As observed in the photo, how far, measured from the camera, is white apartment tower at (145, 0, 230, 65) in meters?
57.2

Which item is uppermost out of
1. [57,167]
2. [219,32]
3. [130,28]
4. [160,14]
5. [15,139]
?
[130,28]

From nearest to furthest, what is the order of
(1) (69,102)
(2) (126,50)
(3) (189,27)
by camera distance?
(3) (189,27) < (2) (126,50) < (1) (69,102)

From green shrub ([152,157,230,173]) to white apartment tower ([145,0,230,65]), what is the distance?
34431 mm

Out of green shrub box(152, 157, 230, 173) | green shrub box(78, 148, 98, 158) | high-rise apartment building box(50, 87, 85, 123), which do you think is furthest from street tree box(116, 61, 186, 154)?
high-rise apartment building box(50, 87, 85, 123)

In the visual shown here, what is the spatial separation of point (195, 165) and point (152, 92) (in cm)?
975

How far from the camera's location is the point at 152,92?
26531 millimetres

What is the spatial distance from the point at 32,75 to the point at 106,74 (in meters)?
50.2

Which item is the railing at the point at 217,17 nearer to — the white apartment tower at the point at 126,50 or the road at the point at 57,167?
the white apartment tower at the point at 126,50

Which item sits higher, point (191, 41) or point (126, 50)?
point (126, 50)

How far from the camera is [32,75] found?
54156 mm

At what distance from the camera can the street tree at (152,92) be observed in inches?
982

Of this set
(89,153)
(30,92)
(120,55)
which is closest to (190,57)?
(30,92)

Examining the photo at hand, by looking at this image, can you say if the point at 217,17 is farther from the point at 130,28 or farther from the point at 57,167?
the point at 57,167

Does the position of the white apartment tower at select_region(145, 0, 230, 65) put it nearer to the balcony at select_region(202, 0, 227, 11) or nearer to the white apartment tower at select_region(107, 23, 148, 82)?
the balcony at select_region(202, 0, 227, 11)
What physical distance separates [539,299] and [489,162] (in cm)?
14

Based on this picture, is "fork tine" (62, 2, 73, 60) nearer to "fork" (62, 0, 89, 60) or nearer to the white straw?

◆ ◆ ◆ ◆ ◆

• [Prompt]: Reproduce all of the data above line for line, with no changes.

• [Exercise output]:
As observed in the photo, how far, measured from the camera, is white apartment tower at (145, 0, 230, 65) in meters?
57.2

Which item is uppermost out of
1. [57,167]
2. [219,32]
3. [130,28]
4. [160,14]
5. [15,139]
?
[130,28]

From nearest to furthest, what is the order of
(1) (69,102)
(2) (126,50)
(3) (189,27)
by camera distance?
(3) (189,27) < (2) (126,50) < (1) (69,102)

From green shrub ([152,157,230,173]) to white apartment tower ([145,0,230,65]), what is the distance?
34431 mm

Out of green shrub box(152, 157, 230, 173) | green shrub box(78, 148, 98, 158) | high-rise apartment building box(50, 87, 85, 123), which do you think is furthest from street tree box(116, 61, 186, 154)?
high-rise apartment building box(50, 87, 85, 123)

In the visual shown here, what is the spatial separation of point (195, 165) and point (152, 92) (in cm)?
975

How far from the camera's location is the point at 152,92?
26531 millimetres

What is the spatial distance from the point at 32,75 to the point at 106,74 (in meters)?
50.2

Which item is the railing at the point at 217,17 nearer to — the white apartment tower at the point at 126,50 or the road at the point at 57,167?
the white apartment tower at the point at 126,50

Which item sits higher, point (191, 41) or point (126, 50)?
point (126, 50)

How far from the camera is [32,75] found?
54156 mm

At what distance from the camera can the street tree at (152,92) be observed in inches?
982

Of this set
(89,153)
(30,92)
(120,55)
which is closest to (190,57)?
(30,92)

Examining the photo at hand, by looking at this image, can you say if the point at 217,17 is farther from the point at 130,28 or farther from the point at 57,167?
the point at 57,167

Does the position of the white apartment tower at select_region(145, 0, 230, 65) put it nearer to the balcony at select_region(202, 0, 227, 11) or nearer to the white apartment tower at select_region(107, 23, 148, 82)?
the balcony at select_region(202, 0, 227, 11)
What physical distance separates [539,299] and [489,162] (in cm)?
14

Based on this picture, is "fork tine" (62, 2, 73, 60) nearer to "fork" (62, 0, 89, 60) or nearer to the white straw?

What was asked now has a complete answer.